» **Selected text**:
I used to assume it was close to 100%. Where are these 15% of people who leave the settlements as adults?




The 85% number seems to have been quoted for at least a decade or so, cited in some cases I can find to a 2013 book [1]. Here's a summary via a 2019 open-access book chapter about leaving the Amish [2]:

> Contrary to the persistent myth that they are dying out, the Amish population in North America continues to grow at a rapid pace. Numbering over 330,000 in thirty-one states and four Canadian provinces, the Amish population doubles every twenty years (Young Center 2018; Donnermeyer et al. 2013). While over 60 percent of the Amish still reside in Pennsylvania, Ohio, and Indiana, home to the four largest Amish settlements, population pressures are increasingly resulting in out-migration to areas where land prices are more affordable. Because the Amish do not actively seek converts, this population surge is a result of two major forces—large family sizes and a high retention rate. Though family size differs by affiliation, Amish families still average approximately five children. At the same time, the retention rate is at an all-time high. Fully 85 percent of Amish youth get down on their knees in front of their congregation and pledge to uphold the Ordnung, or unwritten code of conduct, of their local church district (Kraybill, Johnson-Weiner, and Nolt 2013).

[1] Kraybill, D.B., Johnson-Weiner, K.M., and Nolt, S.M. (2013). The Amish. The Johns Hopkins University Press.

[2] McConnell, D.L. (2019). Leaving the Amish. In: Handbook of Leaving Religion, ed. D. Enstedt, G. Larsson, T. Mantsinen, pp. 154-163. https://doi.org/10.1163/9789004331471_013


I'm not based in the US, so I'm wondering whether people meet ex-Amish in the general course of their lives? Do they go on to lead otherwise ordinary modern lives and have office jobs?


You pretty much have to go to them as they keep to themselves, so most people don’t run into them organically.

I had a friend in high school whose mother was ex-Amish though. That was kind of interesting. They were just regular folks but it was essentially like her mother had immigrated from the old world and truly left all her family behind. I don’t know if leaving is always a permanent severance from the community but I guess in this case it was.


Some certainly do.

There was an ex-Amish programmer at my current employer's, a few years before I started.

» **Available data**:
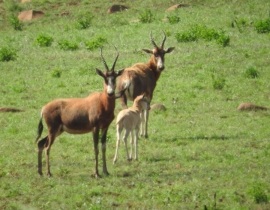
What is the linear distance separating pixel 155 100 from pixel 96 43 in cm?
648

» **Problem set**:
1. Echo the Amish discussion word for word, from "I'm not based" up to and including "into them organically.".
2. For each statement, say whether it agrees with the Amish discussion, answering yes or no and quoting the words of the text that decide it.
(a) The Amish population doubles every twenty years.
(b) The Amish actively seek converts.
(c) Amish families average approximately three children.
3. Answer these questions from the Amish discussion.
(a) In what year was the open-access book chapter about leaving the Amish published?
(b) In how many Canadian provinces does the Amish population live?
(c) What was the job of the ex-Amish person at one commenter's current employer?
The listing has no connection to the Amish discussion.

» **Answers by task**:
1.
I'm not based in the US, so I'm wondering whether people meet ex-Amish in the general course of their lives? Do they go on to lead otherwise ordinary modern lives and have office jobs?


You pretty much have to go to them as they keep to themselves, so most people don’t run into them organically.

2.
(a) Yes: "the Amish population doubles every twenty years"
(b) No: "Because the Amish do not actively seek converts"
(c) No: "Amish families still average approximately five children"

3.
(a) 2019
(b) Four
(c) Programmer